Eles são, por assim dizer, viciados em fazer e receber sons eletrônicos ou imagens, diz o professor. As páginas de bate-papo são novas drogas poderosas em que os adolescentes se viciaram. O leitor sem dúvida já ouviu falar nas crises de abstinência que acometem as pessoas, jovens ou não, viciadas em outros tipos de drogas, e por isso talvez seja capaz de mentalizar a angústia desses adolescentes quando um vírus(os pais, professores) lhes bloqueia o acesso à internet ou desliga seus celulares.

De acordo com Bauman, seria uma tolice responsabilizar a tecnologia eletrônica por essa solidão, pois a eletrônica, como a conhecemos, surgiu a partir da necessidade de suprir o vazio humano que a própria sociedade construiu. É certo, por outro lado, que esses aparatos vinculados à indústria cultural aproveitam dessa pobreza de experiência para vender a promessa de eliminar esse estado de solidão oferecendo seus produtos que prometem “nunca deixar ninguém sozinho”, como se pôde observar na exemplificação da adolescente relatada pelo autor, porém, longe de si mesma.

Esse tipo de mensagem é veiculado constantemente nos meios de comunicação de massa, às vezes de forma explícitas, às vezes mascaradas em programas televisivos, desenhos, propaganda de produtos, etc.. Independente da maneira como a mensagem é veiculada, o objetivo é sempre o mesmo: a promessa de companhia a qualquer momento e a qualquer hora, pois os dispositivos virtuais estão sempre disponíveis, diferente da família e entes queridos que, talvez por isso mesmo, se encontrem cada vez mais distantes. Segundo Bauman (2011, p.14-15):

Os inventores e vendedores de walkmans...sabiam que havia milhares de pessoas nas ruas que se sentiam solitárias e odiavam essa solidão dolorosa e abominável; pessoas que não só estavam privadas de companhia, mas que sofriam com essa privação. Em lares cada vez mais vazios durante o dia, onde o coração e a mesa de jantar da família foram substituídos por aparelhos de TV presentes em todos os cômodos –“cada indivíduo preso em seu próprio casulo” -,um número sempre decrescente de pessoas podia contar com o calor revigorante e alentador da companhia humana; sem companhia, elas não sabiam como preencher as horas e os dias.
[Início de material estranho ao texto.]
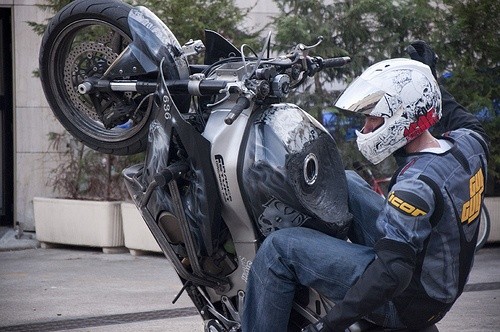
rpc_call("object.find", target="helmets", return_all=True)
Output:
[335,58,444,165]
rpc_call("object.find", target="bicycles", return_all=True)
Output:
[352,157,491,253]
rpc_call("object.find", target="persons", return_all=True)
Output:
[241,40,491,332]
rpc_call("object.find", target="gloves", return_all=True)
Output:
[406,41,440,83]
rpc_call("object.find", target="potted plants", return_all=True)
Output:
[121,144,164,254]
[31,130,123,253]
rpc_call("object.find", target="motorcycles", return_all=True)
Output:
[38,0,440,332]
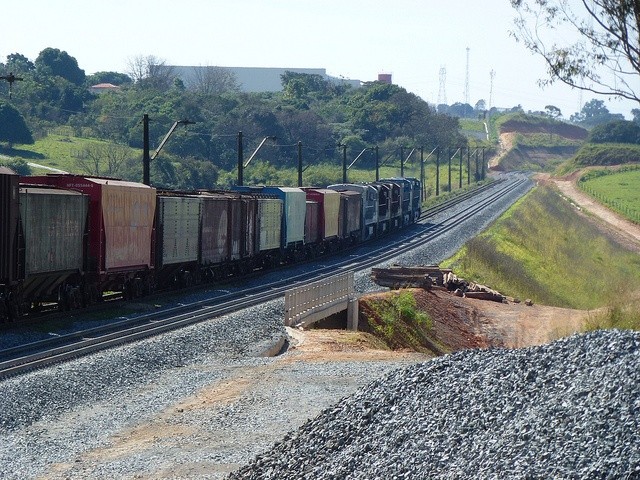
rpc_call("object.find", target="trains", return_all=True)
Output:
[0,174,421,322]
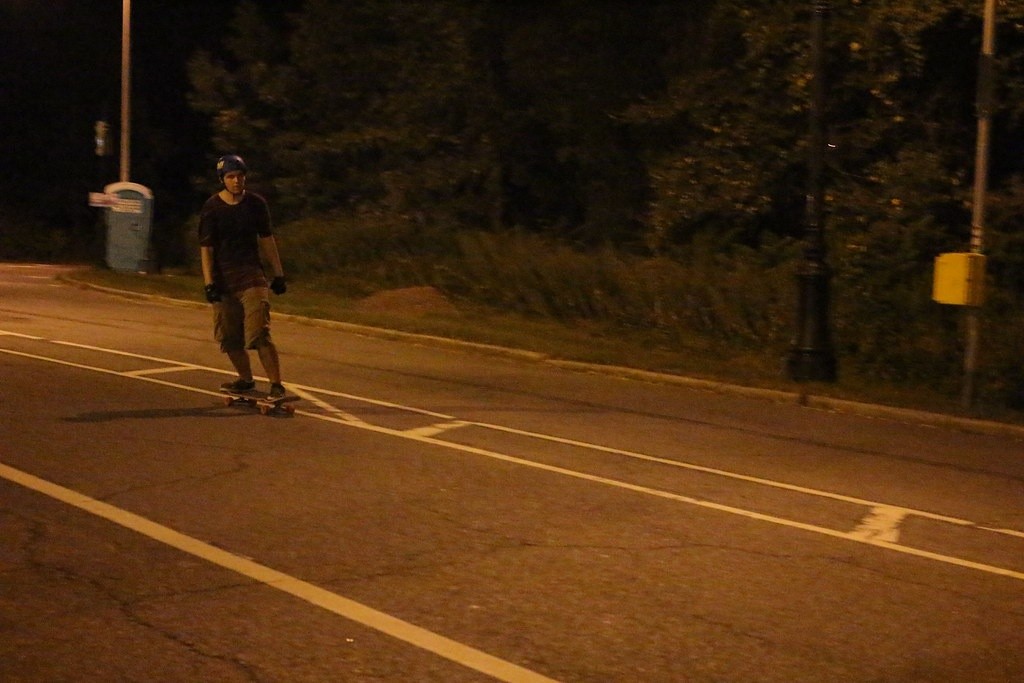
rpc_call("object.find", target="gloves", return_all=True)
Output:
[269,276,287,296]
[205,282,224,304]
Se essa situação cada vez mais comum nos lares demonstra o fracasso das relações humanas na qual o indivíduo tenta desesperadamente fugir da solidão, por outro lado acelera a ascensão dos mecanismos de substituição desse vácuo por algum produto da desperta indústria cultural, pois esta não mede esforços para se aproveitar do dolorido vazio deixado pelas fraturas das relações humanas e substituí-lo por seus produtos. Quando as fraturas, entretanto, são maiores que a própria relação humana, essa situação se converte em objetivação do indivíduo tornando-o o objeto dos produtos. Nesse sentido, Bauman (2011, p. 17) assevera que fugir da solidão é deixar escapar a solitude:

Fugindo da solidão, você deixa escapar a chance da solitude: dessa sublime condição na qual a pessoa pode “juntar pensamentos”, ponderar, refletir sobre eles, criar – e, assim, dar sentido e substância à comunicação. Mas quem nunca saboreou o gosto da solitude talvez nunca venha a saber o que deixou escapar, jogou fora e perdeu.
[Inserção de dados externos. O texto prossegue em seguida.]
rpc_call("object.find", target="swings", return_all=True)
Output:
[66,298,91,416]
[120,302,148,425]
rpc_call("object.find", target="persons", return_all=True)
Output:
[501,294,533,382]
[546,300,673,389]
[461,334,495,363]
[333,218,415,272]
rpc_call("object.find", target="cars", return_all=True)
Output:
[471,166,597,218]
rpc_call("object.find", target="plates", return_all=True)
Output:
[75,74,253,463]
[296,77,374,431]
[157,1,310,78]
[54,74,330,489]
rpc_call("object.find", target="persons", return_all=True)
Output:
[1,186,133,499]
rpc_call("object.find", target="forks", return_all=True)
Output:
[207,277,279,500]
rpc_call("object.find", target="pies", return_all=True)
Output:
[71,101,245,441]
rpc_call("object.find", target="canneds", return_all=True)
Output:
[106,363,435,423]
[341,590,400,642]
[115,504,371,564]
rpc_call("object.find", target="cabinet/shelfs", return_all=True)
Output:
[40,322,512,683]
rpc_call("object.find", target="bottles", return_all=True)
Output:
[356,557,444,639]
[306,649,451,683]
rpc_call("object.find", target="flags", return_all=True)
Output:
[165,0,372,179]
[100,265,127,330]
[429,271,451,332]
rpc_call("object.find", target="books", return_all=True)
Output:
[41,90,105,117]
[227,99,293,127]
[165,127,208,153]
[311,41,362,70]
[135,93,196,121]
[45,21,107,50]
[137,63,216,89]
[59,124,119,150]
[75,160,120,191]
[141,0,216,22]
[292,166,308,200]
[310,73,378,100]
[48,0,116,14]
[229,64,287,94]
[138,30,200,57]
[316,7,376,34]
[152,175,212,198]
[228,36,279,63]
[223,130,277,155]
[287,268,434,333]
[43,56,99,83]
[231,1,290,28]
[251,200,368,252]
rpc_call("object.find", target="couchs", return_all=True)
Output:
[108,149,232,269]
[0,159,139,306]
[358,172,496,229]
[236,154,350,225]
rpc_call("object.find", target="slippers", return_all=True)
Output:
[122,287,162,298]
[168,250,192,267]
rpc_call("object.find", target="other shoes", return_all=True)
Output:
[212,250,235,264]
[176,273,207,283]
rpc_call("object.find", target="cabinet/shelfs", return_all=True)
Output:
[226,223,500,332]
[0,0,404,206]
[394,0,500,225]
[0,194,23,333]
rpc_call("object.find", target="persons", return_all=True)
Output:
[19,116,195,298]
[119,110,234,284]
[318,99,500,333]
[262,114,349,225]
Diante dessa colocação de Bauman a respeito da não experimentação da solidão ou da impossibilidade da nova geração de ter esse tipo de experiência que parece ser fundamental para a emancipação do indivíduo, a possibilidade de formação de nossas crianças e jovens parece sofrer um duro golpe da semiformação, termo que aqui se refere ao fato de que se os jovens e crianças estão impedidos por conta dessa atual situação, a que se refere o autor de “nunca ter saboreado” a condição de estar consigo mesmo, contribui para a formação de indivíduos que cada vez mais se afastam da sua essência humana. Afinal, é na relação humana que se aprende a ser humano.

Como escreveu Bauman (2011), a atual conjuntura social agarrada aos meios de comunicação virtual e midiáticos tem criado indivíduos sozinhos no meio da multidão e instala-se nos lares, nas escolas – em momentos de descanso entre um período e outro -, no trabalho, nas ruas empanturradas de transeuntes que não se olham, nos shoppings abarrotados de gente caminhando com seus fones de ouvido conectados a algum aplicativo social ou de games, enfim, instala-se nos momentos de tempo livre, de diversão e entretenimento das pessoas.